Dear heaven. He was talking like people on the internet.
By now, Tiffany’s face had melded from amusement to bewilderment to soft pity. She clearly thought that Ethan was one hundred and ten percent insane. “You two make just the cutest couple,” she said, laying it on just a bit thick, in Kelly’s opinion. I mean, so what if Ethan was insane? He was still insanely hot. “You’ll have to come back here sometime. I want to hear all about your little science projects, Ethan.”
“You should hear about Kelly’s science projects,” Ethan said, lighting up. “She’s a genius.”
“I’m sure she is,” Tiffany continued in the same, talking-to-a-two-year-old voice.
“She works at Automated Human Industries.”
“You do? The robot company?” Tiffany turned to Kelly with a new inflection.
“Yeah,” Kelly said, starting to pull Ethan away.
“That’s so cool!” Kelly paused – Tiffany no longer sounded like she was trying to be charitable to a special ed kid. Her admiration sounded genuine. “Oh my gosh, wait – you were my lab partner! The one who was so good at science!”
“Yep, that’s me.”
“I had the hardest time with that stuff,” Tiffany sighed. “Well, I guess it’s gotten you pretty far. Congratulations.”

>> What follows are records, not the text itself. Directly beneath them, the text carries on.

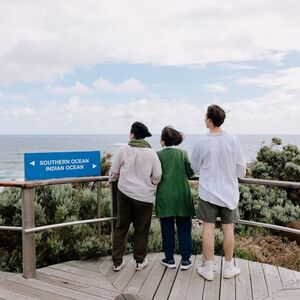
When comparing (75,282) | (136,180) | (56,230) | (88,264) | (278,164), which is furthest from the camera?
(278,164)

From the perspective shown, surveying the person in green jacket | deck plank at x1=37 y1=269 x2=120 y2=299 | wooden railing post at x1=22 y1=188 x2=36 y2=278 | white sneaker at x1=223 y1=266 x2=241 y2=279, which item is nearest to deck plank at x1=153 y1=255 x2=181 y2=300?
the person in green jacket

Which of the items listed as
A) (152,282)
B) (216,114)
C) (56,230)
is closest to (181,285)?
(152,282)

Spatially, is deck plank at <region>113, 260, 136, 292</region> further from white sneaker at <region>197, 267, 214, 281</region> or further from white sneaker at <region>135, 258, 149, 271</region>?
white sneaker at <region>197, 267, 214, 281</region>

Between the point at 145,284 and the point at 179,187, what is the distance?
3.28 feet

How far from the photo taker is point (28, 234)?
432cm

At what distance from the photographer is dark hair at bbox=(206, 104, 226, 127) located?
13.7 feet

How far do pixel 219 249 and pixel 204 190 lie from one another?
1.46m

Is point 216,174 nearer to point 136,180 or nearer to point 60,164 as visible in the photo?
point 136,180

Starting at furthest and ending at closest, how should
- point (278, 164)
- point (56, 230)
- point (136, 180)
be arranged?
point (278, 164) < point (56, 230) < point (136, 180)

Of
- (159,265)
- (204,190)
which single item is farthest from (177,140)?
(159,265)

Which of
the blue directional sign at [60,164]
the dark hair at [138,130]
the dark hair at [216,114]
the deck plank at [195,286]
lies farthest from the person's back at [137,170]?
the deck plank at [195,286]

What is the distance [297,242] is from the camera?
740cm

Kelly felt a flush creeping into her face at the sincere praise. Suddenly she wasn’t sure she wanted to be here at all. “Thanks. I mean, you look like you’re doing well too.”

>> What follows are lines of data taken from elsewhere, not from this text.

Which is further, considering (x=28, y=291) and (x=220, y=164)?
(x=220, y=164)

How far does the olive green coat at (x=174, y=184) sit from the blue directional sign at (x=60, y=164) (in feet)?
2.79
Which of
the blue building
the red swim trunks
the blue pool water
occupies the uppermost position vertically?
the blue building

“Sure, you know. Hit me up if you ever want some makeup. I’ll give you the family and friends discount.”
So they were friends now. It was just that easy. “Talk to you later,” Kelly said, moving away with Ethan.
“Bye bye, Ethan!” Tiffany fluttered her fingers at him.
“Is this the most satisfying pimple popping video yet?”
Kelly could not walk him fast enough out of that store.
On the way home, Kelly railed at Ethan for a solid twenty minutes. “Am I going to have to put parental controls on your brain?” she asked sternly. “Is that what I need to do? I’m such an idiot. This whole thing was such a massive failure.”
“I’m so sorry, Kelly,” Ethan said. “I guess I just didn’t understand our objective. I thought that you succeeded quite brilliantly.”
“At what, telling the whole mall about Alessandra What’s-Her-Face’s nipples?”
“I thought the goal was to make Tiffany jealous. To prove to her how far you’ve come.”
“Well, yeah.” Kelly honked when the car in front of her hesitated for a fraction of a second at the light. This was L.A.; her road rage was the same as everyone else’s everyday driving.
“But you did that,” Ethan persisted. “She’s working at a makeup counter, and you’re a robotics engineer. I believe she was duly impressed.”
“She was duly freaked out,” Kelly grumbled, swerving right after barely pausing at a stop sign. She was not in the mood to admit that Ethan was right. But now that she thought about it… maybe he was.